Erreur de conduite dans la passation des marchés de transports scolaires du Cher. Se considérant comme entité adjudicatrice, le département a utilisé la procédure négociée prévue à l’article 144 du code des marchés publics. Mais le 7 juillet, le juge des référés du TA d’Orléans a annulé la consultation. Le Conseil d’Etat pourrait bientôt confirmer ce jugement. Lors d’une audience du 28 octobre, le rapporteur public de la haute juridiction, Bertrand Dacosta, a estimé que le département n’était pas opérateur de réseau. Il restait donc soumis aux dispositions de la première partie du CMP relative aux pouvoirs adjudicateurs.

Selon l’article 135 du CMP, entrent dans le champ d’opérateur de réseau les « activités d'exploitation de réseaux destinés à fournir un service au public dans le domaine du transport par chemin de fer, tramways, trolleybus, autobus, autocar, câble ou tout système automatique, ou la mise à la disposition d'un exploitant de ces réseaux. Le service de transport est regardé comme fourni par un réseau de transport lorsqu'une autorité nationale ou territoriale compétente définit les conditions générales d'organisation du service notamment en ce qui concerne les itinéraires à suivre, la capacité de transport disponible ou la fréquence du service ». L’attribution de marchés de transports publics, telle qu’envisagée par le département du Cher entraient-il dans cette catégorie ? Visiblement non.

## DONNÉES ENREGISTRÉES:
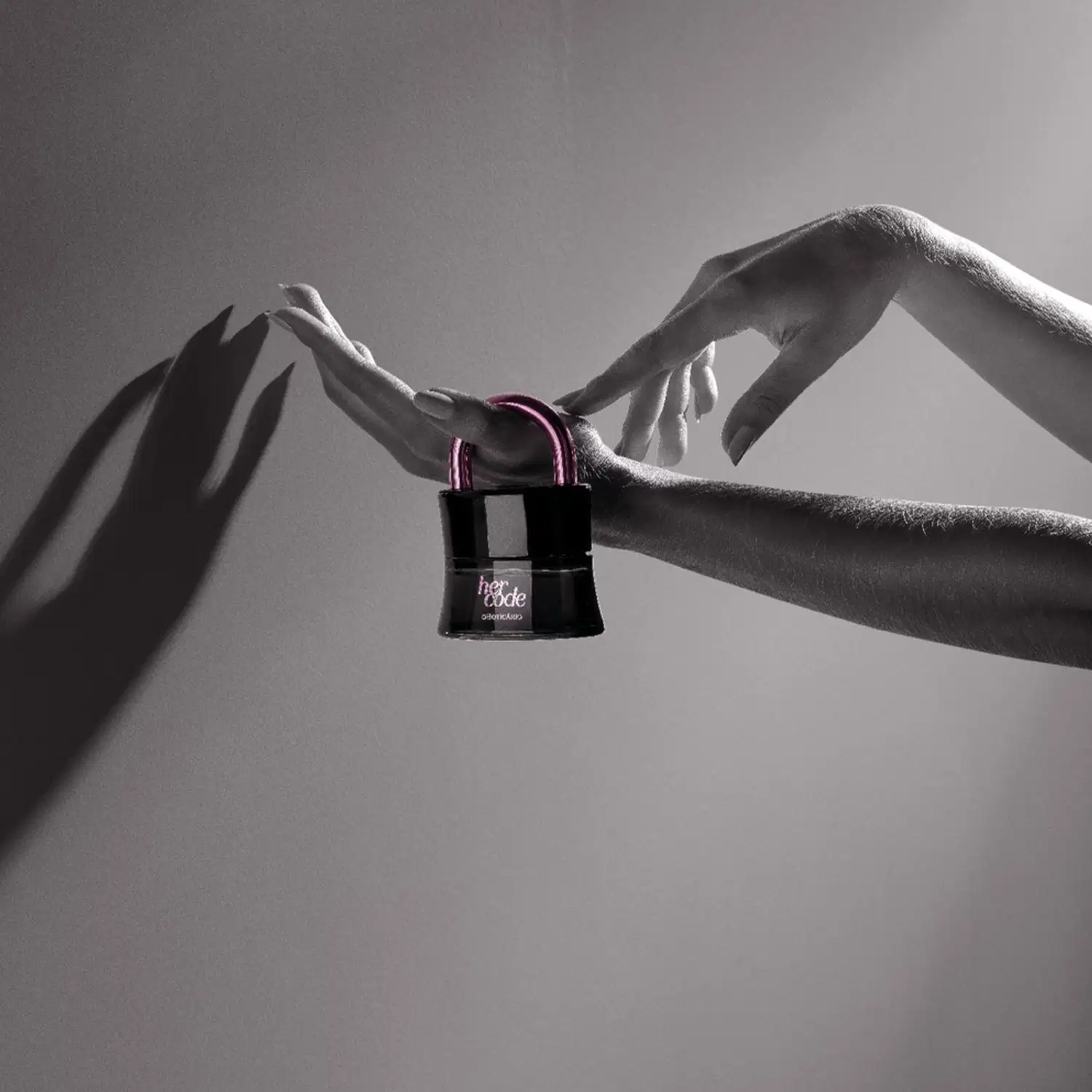 Mãos femininas segurando um vidro preto em formato de cadeado com arco e letras na cor rosa metalizado de Eau de Parfum Her Code Touch em fundo cinza escuro com sombras.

## CONSIGNE:
Rédigez la suite du texte sur les marchés de transports scolaires du Cher, à partir de sa dernière phrase.

## RÉPONSE:
Exploiter un réseau

La jurisprudence EGF-BTP du 9 juillet 2007 (1) a, pour Bertrand Dacosta, distingué l’acte de dévolution de la gestion d’un réseau de transport de celui de l’exploitation du réseau. Cet acte de dévolution n’entre pas dans le champ de l’article 135. En d’autres termes, est une entité adjudicatrice une collectivité qui exploite un réseau. Lorsqu’elle confie cette exploitation à une entreprise, la collectivité reste un pouvoir adjudicateur. Dans l’affaire litigieuse, le département du Cher cherchait bien à confier à une entreprise l’exploitation du réseau, ce qui l’empêchait d’être qualifié d’opérateur de réseau… Le recours à la procédure négociée de l’article 144 était donc illégal.

Pour sa défense, la collectivité prétextait devant le Conseil d’Etat que cette illégalité n’avait pas lésé le requérant, la société Keolis Centre, puisque celle-ci avait été agréée à négocier 42 lots, avait proposé une offre pour 18 et en avait obtenu 3. Qui plus est, l’entreprise a attendu la fin de la procédure pour saisir le juge, laissant ainsi penser que si elle avait obtenu les 18 lots, sa démarche n’aurait peut-être pas été la même. Mais la jurisprudence SMIRGEOMES ne s’applique pas à ces circonstances a conclu le rapporteur public car un tel « manquement continue à produire ses effets tout au long de la procédure ». Et peu importe que le requérant ait participé à celle-ci. « Une entreprise a toujours intérêt à conclure une procédure régulière » si elle ne veut pas s’exposer au danger d’un recours ultérieur sur le fondement de la jurisprudence Tropic ou bientôt de l’ordonnance recours, a rappelé Bertrand Dacosta. Le Conseil d’Etat rendra sa décision dans quelques semaines.

(1) CE 9 juillet 2007, Syndicat EGF-BTP et autres   CE, 9 juillet 2007, SEGF-BTP, 297711 (204.02 kB)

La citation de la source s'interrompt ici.